Ramiro Pinilla. Foto: Justy García Koch
Aunque los modelos más evidentes y confesados una y otra vez son Hammett y Chandler, El cementerio vacío -al igual que la novela anterior- se distancia de ellos recalcando los ingredientes humorísticos y hasta extravagantes del relato. Durante la indagación, Bordaberri "se viste" de detective y aísla con un biombo una parte de la librería convirtiéndola en su despacho particular. También la joven Koldobike, su ayudante y empleada de la librería, se convierte en rubia y adopta otra vestimenta para la ocasión. La disociación del librero-detective impide saber si los pensamientos del narrador, una vez comenzada la investigación, son de uno u otro de los personajes.

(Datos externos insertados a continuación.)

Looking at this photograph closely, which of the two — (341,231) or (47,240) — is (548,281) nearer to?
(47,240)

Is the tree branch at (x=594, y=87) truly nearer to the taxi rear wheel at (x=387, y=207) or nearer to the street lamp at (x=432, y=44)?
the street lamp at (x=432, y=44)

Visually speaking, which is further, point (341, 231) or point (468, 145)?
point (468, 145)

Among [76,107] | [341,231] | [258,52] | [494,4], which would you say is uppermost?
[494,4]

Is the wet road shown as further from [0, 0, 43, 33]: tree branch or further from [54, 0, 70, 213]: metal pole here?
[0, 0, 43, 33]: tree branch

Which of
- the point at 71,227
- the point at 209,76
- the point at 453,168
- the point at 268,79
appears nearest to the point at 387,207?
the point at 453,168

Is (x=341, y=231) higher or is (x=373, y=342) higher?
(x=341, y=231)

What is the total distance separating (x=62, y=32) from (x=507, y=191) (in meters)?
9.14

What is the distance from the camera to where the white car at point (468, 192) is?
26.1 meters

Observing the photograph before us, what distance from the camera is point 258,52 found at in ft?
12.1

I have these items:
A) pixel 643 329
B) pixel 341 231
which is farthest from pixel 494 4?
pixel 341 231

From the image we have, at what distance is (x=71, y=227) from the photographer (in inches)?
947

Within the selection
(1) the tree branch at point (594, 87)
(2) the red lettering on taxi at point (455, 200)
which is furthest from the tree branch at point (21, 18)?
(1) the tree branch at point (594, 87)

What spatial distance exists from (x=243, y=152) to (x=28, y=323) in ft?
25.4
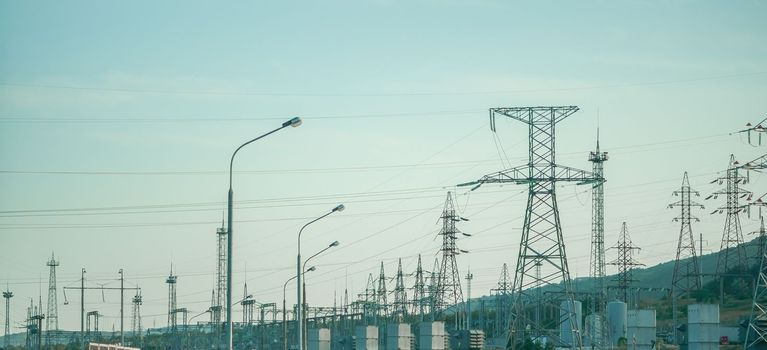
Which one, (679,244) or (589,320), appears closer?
(589,320)

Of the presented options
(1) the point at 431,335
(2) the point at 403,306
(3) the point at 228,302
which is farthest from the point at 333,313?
(3) the point at 228,302

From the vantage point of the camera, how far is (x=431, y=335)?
72250 mm

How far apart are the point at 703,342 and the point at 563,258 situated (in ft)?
30.1

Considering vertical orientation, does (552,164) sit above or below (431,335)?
above

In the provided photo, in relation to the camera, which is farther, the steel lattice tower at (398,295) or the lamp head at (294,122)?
the steel lattice tower at (398,295)

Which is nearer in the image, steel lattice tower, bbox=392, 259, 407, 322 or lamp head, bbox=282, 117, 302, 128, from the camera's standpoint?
lamp head, bbox=282, 117, 302, 128

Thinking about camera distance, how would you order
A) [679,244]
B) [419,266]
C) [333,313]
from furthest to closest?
[333,313]
[419,266]
[679,244]

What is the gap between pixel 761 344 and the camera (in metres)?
64.6

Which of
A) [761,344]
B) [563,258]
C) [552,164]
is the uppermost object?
[552,164]

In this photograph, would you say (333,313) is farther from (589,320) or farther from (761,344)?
(761,344)

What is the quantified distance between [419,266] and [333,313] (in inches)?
929

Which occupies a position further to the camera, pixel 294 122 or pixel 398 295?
pixel 398 295

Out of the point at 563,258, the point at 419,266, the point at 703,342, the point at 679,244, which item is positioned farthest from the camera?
the point at 419,266

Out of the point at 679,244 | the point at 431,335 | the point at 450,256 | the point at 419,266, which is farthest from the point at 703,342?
the point at 419,266
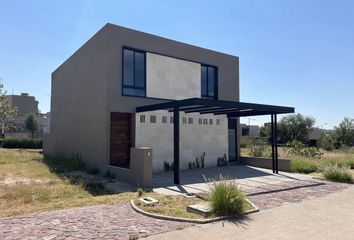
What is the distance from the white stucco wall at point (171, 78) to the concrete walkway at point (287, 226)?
1015cm

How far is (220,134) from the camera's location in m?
19.2

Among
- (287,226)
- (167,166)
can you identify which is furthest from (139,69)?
(287,226)

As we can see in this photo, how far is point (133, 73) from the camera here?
1614 centimetres

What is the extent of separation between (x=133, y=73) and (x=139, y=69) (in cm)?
43

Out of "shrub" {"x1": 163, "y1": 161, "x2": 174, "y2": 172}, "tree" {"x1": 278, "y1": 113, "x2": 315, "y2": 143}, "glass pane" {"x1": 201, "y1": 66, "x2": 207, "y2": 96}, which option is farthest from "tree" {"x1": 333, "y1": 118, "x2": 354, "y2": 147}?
"shrub" {"x1": 163, "y1": 161, "x2": 174, "y2": 172}

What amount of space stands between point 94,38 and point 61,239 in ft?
43.3

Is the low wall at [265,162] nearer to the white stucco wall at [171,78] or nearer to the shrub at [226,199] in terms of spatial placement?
the white stucco wall at [171,78]

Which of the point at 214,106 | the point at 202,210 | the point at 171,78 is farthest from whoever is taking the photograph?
the point at 171,78

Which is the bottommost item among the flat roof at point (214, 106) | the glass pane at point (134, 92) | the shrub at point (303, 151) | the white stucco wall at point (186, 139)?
the shrub at point (303, 151)

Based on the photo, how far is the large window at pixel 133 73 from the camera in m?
15.9

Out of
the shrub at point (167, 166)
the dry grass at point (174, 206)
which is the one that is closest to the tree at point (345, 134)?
the shrub at point (167, 166)

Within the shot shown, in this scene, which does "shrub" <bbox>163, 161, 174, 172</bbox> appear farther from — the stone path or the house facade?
the stone path

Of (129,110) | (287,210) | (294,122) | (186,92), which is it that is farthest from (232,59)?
(294,122)

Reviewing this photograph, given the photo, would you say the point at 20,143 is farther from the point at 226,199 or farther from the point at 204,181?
the point at 226,199
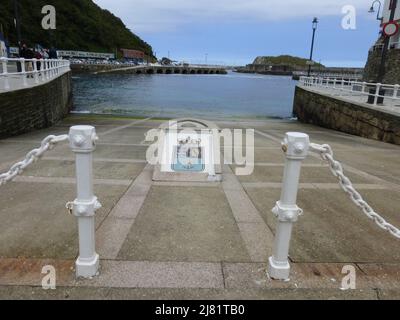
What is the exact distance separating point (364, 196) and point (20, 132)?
10089 millimetres

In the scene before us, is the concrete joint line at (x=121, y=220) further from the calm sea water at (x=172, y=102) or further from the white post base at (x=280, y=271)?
the calm sea water at (x=172, y=102)

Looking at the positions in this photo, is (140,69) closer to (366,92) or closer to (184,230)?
(366,92)

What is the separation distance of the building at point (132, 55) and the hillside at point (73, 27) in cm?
516

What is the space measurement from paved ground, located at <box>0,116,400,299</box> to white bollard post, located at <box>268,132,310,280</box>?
0.15 meters

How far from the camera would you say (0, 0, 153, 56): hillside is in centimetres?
10650

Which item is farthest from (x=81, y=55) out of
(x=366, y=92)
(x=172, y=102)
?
(x=366, y=92)

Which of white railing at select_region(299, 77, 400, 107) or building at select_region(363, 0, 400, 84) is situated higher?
building at select_region(363, 0, 400, 84)

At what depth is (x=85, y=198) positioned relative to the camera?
9.27 feet

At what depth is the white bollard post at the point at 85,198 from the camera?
2701 millimetres

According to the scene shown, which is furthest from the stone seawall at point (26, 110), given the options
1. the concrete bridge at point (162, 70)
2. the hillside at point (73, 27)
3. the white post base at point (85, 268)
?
the hillside at point (73, 27)

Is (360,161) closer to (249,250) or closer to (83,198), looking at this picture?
(249,250)

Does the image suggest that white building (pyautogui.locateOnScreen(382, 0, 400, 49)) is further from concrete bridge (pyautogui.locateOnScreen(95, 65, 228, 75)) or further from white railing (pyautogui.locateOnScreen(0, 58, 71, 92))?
concrete bridge (pyautogui.locateOnScreen(95, 65, 228, 75))

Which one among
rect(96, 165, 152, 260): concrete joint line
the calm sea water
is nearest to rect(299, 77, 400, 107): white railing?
the calm sea water

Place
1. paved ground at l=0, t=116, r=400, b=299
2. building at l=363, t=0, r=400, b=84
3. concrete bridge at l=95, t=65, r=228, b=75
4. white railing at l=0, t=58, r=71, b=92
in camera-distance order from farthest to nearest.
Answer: concrete bridge at l=95, t=65, r=228, b=75
building at l=363, t=0, r=400, b=84
white railing at l=0, t=58, r=71, b=92
paved ground at l=0, t=116, r=400, b=299
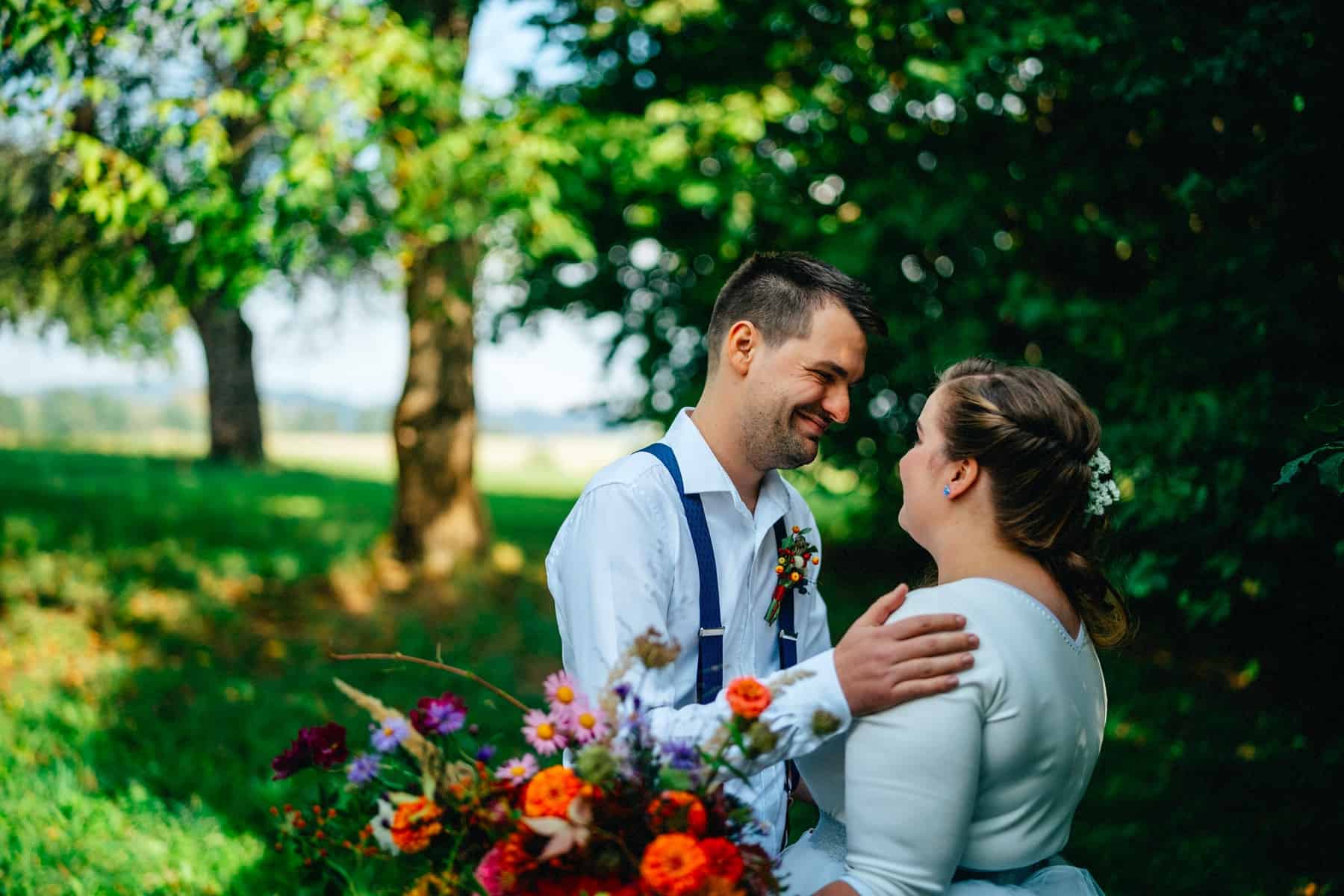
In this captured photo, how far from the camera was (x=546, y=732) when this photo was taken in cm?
169

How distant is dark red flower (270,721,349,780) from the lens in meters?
2.02

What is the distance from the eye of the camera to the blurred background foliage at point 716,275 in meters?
4.14

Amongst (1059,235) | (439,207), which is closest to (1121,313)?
(1059,235)

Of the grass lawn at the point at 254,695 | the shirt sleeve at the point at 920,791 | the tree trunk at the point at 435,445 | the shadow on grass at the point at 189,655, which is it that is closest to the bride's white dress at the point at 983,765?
the shirt sleeve at the point at 920,791

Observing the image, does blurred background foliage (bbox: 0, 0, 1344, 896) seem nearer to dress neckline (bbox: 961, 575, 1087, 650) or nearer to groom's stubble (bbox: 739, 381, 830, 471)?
dress neckline (bbox: 961, 575, 1087, 650)

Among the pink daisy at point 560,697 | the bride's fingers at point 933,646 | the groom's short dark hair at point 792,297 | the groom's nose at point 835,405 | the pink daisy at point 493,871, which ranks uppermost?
the groom's short dark hair at point 792,297

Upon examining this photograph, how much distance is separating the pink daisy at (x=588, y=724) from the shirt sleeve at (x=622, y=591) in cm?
32

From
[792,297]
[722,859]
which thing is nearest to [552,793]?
[722,859]

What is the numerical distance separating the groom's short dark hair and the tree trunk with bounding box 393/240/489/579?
7.03 m

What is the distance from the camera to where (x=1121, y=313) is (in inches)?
210

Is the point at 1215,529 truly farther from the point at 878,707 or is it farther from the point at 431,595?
the point at 431,595

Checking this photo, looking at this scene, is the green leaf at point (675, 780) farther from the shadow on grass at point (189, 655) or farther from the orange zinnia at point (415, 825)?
the shadow on grass at point (189, 655)

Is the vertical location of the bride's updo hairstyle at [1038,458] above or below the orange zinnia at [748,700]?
above

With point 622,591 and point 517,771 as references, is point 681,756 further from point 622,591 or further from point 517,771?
point 622,591
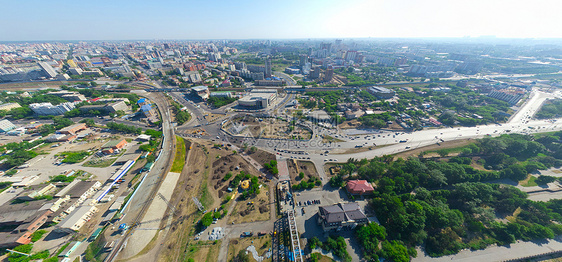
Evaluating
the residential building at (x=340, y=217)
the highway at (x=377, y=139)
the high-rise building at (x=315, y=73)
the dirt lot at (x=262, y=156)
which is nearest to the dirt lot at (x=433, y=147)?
the highway at (x=377, y=139)

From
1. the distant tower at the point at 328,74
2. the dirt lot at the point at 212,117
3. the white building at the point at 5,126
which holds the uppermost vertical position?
the distant tower at the point at 328,74

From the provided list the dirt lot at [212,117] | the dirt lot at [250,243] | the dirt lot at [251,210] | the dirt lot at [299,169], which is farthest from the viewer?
the dirt lot at [212,117]

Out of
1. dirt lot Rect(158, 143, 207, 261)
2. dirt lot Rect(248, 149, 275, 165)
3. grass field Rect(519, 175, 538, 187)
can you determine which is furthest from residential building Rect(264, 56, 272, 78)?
grass field Rect(519, 175, 538, 187)

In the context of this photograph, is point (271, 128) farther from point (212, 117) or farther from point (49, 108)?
point (49, 108)

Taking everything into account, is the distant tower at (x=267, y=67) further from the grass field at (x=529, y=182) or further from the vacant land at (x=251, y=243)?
the grass field at (x=529, y=182)

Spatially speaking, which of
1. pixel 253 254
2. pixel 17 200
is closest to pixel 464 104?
pixel 253 254

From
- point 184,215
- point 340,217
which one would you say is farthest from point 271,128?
point 340,217

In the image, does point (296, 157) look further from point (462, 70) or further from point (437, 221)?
point (462, 70)
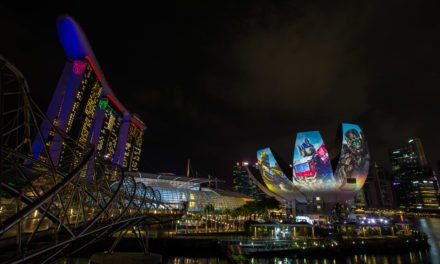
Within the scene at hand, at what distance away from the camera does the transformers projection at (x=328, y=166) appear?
5788 cm

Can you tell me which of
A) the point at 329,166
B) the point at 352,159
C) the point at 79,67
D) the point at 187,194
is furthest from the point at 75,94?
the point at 352,159

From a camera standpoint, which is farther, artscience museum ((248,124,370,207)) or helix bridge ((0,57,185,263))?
artscience museum ((248,124,370,207))

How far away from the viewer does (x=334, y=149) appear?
63.8 metres

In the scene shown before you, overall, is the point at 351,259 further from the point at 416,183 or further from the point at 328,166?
the point at 416,183

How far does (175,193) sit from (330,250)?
126ft

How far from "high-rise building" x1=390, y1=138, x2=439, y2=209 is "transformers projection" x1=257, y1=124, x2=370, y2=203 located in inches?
5386

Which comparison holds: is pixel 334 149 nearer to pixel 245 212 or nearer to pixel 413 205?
pixel 245 212

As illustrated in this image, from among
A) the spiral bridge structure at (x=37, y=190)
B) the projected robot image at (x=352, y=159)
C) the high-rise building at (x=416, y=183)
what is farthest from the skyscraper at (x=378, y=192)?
the spiral bridge structure at (x=37, y=190)

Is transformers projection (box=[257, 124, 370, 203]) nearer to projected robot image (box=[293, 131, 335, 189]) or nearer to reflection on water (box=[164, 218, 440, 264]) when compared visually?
projected robot image (box=[293, 131, 335, 189])

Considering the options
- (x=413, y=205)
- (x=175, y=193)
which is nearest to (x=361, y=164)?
(x=175, y=193)

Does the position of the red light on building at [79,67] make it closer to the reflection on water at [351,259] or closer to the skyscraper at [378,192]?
the reflection on water at [351,259]

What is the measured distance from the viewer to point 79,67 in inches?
2773

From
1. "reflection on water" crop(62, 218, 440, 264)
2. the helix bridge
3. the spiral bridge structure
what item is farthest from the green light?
the helix bridge

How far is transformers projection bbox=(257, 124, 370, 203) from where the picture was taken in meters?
57.9
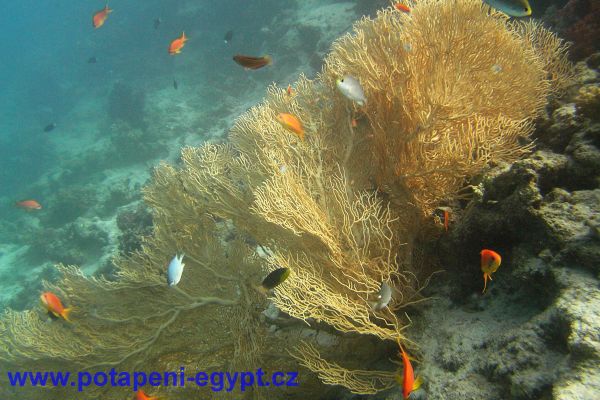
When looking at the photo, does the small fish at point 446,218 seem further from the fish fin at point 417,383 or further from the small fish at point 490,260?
the fish fin at point 417,383

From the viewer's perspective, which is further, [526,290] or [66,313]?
[66,313]

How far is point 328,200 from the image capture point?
132 inches

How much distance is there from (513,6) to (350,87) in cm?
171

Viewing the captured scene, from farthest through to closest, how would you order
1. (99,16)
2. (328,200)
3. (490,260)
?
(99,16) → (328,200) → (490,260)

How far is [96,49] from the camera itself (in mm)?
36875

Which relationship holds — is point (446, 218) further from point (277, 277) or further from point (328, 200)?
A: point (277, 277)

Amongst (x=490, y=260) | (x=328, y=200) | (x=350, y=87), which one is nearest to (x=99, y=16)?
(x=350, y=87)

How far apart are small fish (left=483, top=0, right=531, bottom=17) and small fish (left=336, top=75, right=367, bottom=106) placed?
4.93 feet

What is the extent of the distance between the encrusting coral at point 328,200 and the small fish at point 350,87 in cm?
41

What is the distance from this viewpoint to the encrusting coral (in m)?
2.95

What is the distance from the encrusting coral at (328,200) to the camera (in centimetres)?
295

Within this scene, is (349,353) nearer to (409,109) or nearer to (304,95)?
(409,109)

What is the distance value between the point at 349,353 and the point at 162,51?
34444 mm

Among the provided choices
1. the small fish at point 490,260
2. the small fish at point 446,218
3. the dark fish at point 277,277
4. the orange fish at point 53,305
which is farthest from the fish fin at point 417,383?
the orange fish at point 53,305
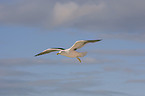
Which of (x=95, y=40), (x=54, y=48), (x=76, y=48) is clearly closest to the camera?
(x=95, y=40)

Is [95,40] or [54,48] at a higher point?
[54,48]

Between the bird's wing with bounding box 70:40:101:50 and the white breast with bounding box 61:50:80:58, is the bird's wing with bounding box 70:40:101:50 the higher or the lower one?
the higher one

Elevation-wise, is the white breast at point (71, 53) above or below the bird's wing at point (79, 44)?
below

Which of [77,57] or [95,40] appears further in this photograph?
[77,57]

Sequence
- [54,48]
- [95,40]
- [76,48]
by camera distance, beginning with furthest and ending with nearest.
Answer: [54,48], [76,48], [95,40]

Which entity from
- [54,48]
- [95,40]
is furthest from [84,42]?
[54,48]

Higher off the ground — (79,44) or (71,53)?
(79,44)

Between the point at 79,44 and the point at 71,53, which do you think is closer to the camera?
the point at 79,44

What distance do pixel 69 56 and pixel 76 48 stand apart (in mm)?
1258

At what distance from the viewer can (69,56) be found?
1373 inches

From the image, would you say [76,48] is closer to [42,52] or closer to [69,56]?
[69,56]

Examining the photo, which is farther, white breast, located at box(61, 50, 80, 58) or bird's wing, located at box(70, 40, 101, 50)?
white breast, located at box(61, 50, 80, 58)

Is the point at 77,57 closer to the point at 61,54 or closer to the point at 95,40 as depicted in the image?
the point at 61,54

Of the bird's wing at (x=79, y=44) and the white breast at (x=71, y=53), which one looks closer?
the bird's wing at (x=79, y=44)
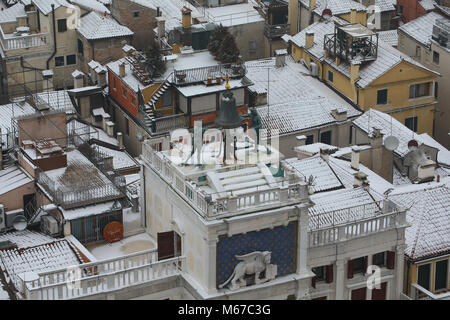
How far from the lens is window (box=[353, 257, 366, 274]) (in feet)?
177

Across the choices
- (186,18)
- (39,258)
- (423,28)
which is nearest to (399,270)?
(39,258)

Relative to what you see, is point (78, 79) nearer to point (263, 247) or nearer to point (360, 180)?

Por si esto fuera poco, Bordaberri, que tiene mucho del autor, anota en la memoria cada detalle y cada suceso para trasladarlos fielmente a la novela que sobre el asunto comienza a componer mentalmente, convencido como está de que sólo puede tener éxito el relato que no se despegue lo más mínimo de la realidad. Vemos, pues, ir formándose la novela al mismo tiempo que se desarrollan los hechos, lo que añade curiosos matices metaliterarios a la narración, con diversas referencias al autor y a sus obras.
Lo que hay de juego en esta actitud destaca más que la intriga propiamente dicha, centrada en el asesinato de Anari, una bella muchacha de dieciocho años vecina de Getxo. Como la historia se desarrolla en la España sombría de 1947, se produce la llamativa circunstancia de que al día siguiente del asesinato de Anari llega la noticia del fusilamiento de su hermano Toribio, que permanecía en la cárcel a raíz de la guerra civil, de modo que el velatorio de ambos hermanos se celebrará conjuntamente en el caserío familiar. Este hecho introduce en la historia elementos que nada tienen que ver con la intriga criminal y sí con el panorama de sangrientas y tardías represalias de la dictadura franquista, con el temor y la rabia contenida de una colectividad vigilada constantemente por guardias, delatores y falangistas armados, y también con el recelo ante los "maketos", vistos como afines al poder opresor y destructores de antiguas creencias y formas de vida. Este fresco de personajes, todos ellos perfilados con tanta eficacia como economía de medios, deja también la intriga en un segundo plano, aunque los pasos en pos de su resolución están impecablemente detallados, de acuerdo con las normas del género. Entre las dramatis personae destaca la familia de Anari, claro está, o su amiga Lucía, así como el turbio coadjutor Ignacio Artigas o el policía Cayo Fernández, empeñado, a pesar de todas las reticencias, en averiguar la verdad. No hay que insistir en que Pinilla es un narrador con mundo propio y con poco que aprender, de modo que, aun siendo El cementerio vacío una novela menor, es una excelente novela, donde sólo cabe señalar algunos anacronismos. Es imposible que en 1947 un falangista fume un cigarrillo de Celtas (p. 172), porque esta marca no apareció hasta 1957. Cayo Fernández aparece con una corbata roja (p. 69), algo harto improbable en 1947, y más en un policía. Y la tosca expresión ponderativa "lo hizo de puta madre" (p. 50) no había brotado aún entre nosotros.